Погоня же была полна сил. Молодо сверкая собственными, от природы белыми и крепкими зубами, а те, у кого же не было природных - зубами из золота и стали, она уже почти настигала гиганта. Уверовав в неизбежность развязки, иноходь ее стала несколько проказливой и сбойной. Но то были сбои пресытившейся мышами кошки, играющей в милосердие и усталость, на миг спрятавшей когти, а смещенным взором зорко стерегущей даже пульсирование крови в каждой артерии своей жертвы. В этой игре, издали казалось, самодеятельной, не было и намека не самодеятельность. Она велась строго по правилам и по команде того, кто возглавлял стаю. Облик его был расплывчат, переменчив. Маски менялись со скоростью, быть может, даже большей, чем киношная. Слетала, растворялась одна, мгновенно прилеплялась новая. Но сквозь каждую из них неколебимо, сохраненно проступало одно, что несомненно черно легло на эту душу еще, наверное, до рождения, запекалось и окаменело в миг рождения, первого крика и первой боли, прихлынувшей вместе с ощущением солнца и света, холодного кипятка земного воздуха, которым с того мига и присно он должен был дышать: неизбывная черная обида и такая же неизбывная злоба подростка, коварная и изобретательная в мести миру, породившему его.

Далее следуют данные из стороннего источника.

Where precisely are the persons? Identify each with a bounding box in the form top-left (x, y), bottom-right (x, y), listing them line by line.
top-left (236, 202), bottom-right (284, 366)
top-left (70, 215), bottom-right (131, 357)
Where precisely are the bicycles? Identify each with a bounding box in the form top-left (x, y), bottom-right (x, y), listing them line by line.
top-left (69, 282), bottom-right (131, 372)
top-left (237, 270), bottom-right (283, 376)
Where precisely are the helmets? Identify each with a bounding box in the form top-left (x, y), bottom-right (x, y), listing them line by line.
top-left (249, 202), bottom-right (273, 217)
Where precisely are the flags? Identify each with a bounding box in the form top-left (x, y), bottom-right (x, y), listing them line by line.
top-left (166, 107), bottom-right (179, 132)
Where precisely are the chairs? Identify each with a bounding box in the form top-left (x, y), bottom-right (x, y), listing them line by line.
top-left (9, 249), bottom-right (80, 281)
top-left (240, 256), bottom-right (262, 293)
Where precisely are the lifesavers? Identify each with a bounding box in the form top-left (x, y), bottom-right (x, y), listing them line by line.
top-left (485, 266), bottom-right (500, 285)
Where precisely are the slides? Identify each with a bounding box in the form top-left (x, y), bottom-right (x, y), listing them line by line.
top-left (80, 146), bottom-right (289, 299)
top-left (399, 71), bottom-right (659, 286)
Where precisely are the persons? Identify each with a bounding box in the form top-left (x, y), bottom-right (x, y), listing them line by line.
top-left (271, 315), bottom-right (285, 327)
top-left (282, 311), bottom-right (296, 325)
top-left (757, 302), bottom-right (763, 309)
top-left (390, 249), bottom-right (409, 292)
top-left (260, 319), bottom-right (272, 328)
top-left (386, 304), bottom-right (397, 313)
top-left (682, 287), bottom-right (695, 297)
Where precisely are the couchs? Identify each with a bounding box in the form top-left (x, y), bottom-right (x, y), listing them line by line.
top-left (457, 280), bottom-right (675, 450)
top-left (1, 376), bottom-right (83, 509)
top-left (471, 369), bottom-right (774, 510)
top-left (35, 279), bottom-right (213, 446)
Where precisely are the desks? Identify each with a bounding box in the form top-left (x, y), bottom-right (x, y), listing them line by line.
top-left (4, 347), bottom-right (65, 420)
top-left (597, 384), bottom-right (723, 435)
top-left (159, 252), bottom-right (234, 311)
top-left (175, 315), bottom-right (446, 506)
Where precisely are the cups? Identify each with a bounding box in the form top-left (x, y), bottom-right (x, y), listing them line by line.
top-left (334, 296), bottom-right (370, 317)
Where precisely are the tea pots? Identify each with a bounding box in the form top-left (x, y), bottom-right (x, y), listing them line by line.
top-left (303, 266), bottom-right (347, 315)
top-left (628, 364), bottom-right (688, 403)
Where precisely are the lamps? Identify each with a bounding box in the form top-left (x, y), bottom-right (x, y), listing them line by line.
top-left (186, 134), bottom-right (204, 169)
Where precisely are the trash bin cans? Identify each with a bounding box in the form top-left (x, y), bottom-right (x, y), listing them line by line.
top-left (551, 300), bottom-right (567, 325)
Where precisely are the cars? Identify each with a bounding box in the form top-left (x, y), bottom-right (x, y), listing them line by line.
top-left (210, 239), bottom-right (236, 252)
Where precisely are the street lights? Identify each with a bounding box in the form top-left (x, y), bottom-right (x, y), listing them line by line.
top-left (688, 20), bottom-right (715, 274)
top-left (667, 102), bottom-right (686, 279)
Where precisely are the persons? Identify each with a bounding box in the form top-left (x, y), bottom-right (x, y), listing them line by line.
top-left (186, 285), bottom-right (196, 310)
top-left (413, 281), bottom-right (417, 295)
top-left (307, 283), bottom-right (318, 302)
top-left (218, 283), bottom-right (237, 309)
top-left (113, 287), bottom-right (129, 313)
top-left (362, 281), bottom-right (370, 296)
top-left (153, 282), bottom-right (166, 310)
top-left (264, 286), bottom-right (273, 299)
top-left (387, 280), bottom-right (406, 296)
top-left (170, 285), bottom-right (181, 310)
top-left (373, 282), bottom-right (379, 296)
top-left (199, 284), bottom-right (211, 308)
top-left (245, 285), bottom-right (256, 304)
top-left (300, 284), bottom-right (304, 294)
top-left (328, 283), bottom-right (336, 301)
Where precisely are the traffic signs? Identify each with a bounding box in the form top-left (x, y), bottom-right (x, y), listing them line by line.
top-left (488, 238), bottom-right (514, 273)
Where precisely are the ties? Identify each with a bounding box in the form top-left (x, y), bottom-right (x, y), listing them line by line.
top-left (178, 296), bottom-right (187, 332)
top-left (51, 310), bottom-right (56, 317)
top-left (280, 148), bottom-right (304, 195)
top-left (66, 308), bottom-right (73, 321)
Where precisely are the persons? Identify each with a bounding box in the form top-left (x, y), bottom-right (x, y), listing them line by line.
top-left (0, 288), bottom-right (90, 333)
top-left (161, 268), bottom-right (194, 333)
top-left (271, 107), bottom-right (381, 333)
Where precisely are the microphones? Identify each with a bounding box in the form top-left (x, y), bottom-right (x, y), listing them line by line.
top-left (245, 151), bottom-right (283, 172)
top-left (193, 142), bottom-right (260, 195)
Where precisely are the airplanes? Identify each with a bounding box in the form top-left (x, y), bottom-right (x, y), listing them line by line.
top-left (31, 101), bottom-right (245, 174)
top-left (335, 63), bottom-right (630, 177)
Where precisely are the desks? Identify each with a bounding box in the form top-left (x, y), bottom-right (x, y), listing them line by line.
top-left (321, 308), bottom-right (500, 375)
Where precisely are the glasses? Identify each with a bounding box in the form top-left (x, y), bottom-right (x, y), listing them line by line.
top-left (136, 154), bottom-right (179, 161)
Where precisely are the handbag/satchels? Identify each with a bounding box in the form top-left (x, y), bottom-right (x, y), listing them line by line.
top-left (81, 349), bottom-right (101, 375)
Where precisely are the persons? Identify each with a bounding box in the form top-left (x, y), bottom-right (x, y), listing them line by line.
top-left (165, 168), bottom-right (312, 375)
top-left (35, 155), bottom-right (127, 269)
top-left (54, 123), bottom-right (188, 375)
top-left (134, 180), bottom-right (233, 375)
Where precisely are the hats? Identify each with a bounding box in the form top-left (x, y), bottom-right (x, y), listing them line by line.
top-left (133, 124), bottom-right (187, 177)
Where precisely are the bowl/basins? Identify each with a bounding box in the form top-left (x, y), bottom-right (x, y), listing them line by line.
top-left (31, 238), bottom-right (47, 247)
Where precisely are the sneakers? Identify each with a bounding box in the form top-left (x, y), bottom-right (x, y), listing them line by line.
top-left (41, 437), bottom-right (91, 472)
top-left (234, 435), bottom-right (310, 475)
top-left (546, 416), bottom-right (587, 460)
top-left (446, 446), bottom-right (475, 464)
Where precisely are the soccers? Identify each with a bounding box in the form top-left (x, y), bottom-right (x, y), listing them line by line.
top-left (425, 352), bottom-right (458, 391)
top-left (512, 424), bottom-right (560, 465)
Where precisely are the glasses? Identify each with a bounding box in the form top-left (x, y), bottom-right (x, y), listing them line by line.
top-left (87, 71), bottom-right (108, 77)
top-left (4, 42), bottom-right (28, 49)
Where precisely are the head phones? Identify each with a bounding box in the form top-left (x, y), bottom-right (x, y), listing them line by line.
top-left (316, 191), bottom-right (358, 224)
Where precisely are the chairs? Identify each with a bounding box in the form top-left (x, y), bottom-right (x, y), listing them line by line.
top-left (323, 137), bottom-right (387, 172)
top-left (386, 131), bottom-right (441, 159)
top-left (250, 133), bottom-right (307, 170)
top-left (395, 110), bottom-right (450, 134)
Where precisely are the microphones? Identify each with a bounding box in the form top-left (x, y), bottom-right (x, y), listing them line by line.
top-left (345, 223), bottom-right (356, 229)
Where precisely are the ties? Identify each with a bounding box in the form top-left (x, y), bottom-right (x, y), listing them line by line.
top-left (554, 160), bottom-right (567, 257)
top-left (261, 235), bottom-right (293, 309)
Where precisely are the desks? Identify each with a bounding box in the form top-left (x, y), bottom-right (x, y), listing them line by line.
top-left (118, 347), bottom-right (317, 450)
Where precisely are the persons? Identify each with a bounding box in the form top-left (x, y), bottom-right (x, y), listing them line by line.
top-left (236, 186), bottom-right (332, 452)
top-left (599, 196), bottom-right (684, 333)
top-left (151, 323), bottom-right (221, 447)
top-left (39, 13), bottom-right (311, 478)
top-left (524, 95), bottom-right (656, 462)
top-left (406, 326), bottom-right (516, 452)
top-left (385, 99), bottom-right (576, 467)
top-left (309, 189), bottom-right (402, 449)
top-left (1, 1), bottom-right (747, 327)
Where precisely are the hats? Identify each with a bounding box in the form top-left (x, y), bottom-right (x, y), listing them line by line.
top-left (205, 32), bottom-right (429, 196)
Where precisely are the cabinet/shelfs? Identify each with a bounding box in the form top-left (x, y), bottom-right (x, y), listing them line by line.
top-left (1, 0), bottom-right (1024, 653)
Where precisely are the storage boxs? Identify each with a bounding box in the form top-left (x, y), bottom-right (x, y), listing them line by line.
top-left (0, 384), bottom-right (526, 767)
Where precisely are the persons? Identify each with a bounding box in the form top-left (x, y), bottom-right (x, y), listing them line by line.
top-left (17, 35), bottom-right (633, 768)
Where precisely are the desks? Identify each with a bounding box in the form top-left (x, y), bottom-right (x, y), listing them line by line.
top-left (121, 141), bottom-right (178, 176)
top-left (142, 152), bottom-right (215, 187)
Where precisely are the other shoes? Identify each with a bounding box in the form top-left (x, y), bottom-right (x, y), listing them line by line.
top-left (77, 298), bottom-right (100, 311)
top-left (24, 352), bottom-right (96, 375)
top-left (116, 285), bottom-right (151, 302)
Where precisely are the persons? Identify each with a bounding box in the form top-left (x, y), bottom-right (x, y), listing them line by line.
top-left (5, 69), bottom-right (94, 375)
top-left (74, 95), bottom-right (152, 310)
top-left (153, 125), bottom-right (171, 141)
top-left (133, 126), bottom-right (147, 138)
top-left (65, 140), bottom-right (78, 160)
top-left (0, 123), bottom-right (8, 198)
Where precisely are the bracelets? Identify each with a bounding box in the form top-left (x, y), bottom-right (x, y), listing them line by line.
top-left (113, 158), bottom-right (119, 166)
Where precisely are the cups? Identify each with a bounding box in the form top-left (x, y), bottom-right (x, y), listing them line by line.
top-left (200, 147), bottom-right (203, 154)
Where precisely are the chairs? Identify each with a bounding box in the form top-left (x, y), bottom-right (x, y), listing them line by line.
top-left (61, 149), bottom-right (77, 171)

Германн, увидевший и прочитавший эту месть и обиду, содрогнулся. Ему стало страшно за мир и людей. Страшно, хотя он видел только тень, призрак. Но был тот призрак куда сильнее многих живых, во плоти и крови. Сильнее именно этой своей необозначенностью, непроявленностью. А еще тем, что поручь, в одной стае с ним, бежал так же непроявленно и сам он, Германн... Шли и бежали не только тени, но и живые люди, многих из них он некогда знал в лицо, кое с кем даже здоровался поутру. А многие были знакомы ему по стершимся уже в памяти и свежим портретам, мелькавшим с газетных и журнальных полос. Сила их была в общем выражении лиц, в единении оставшихся с ушедшими, в единении живого и мертвого, разложившейся плоти и живущего духа, в обладании даром мертвить все и вся через расстояние и время. Эту силу их убийственного дара Германн испытал на себе, можно сказать, еще в колыбели...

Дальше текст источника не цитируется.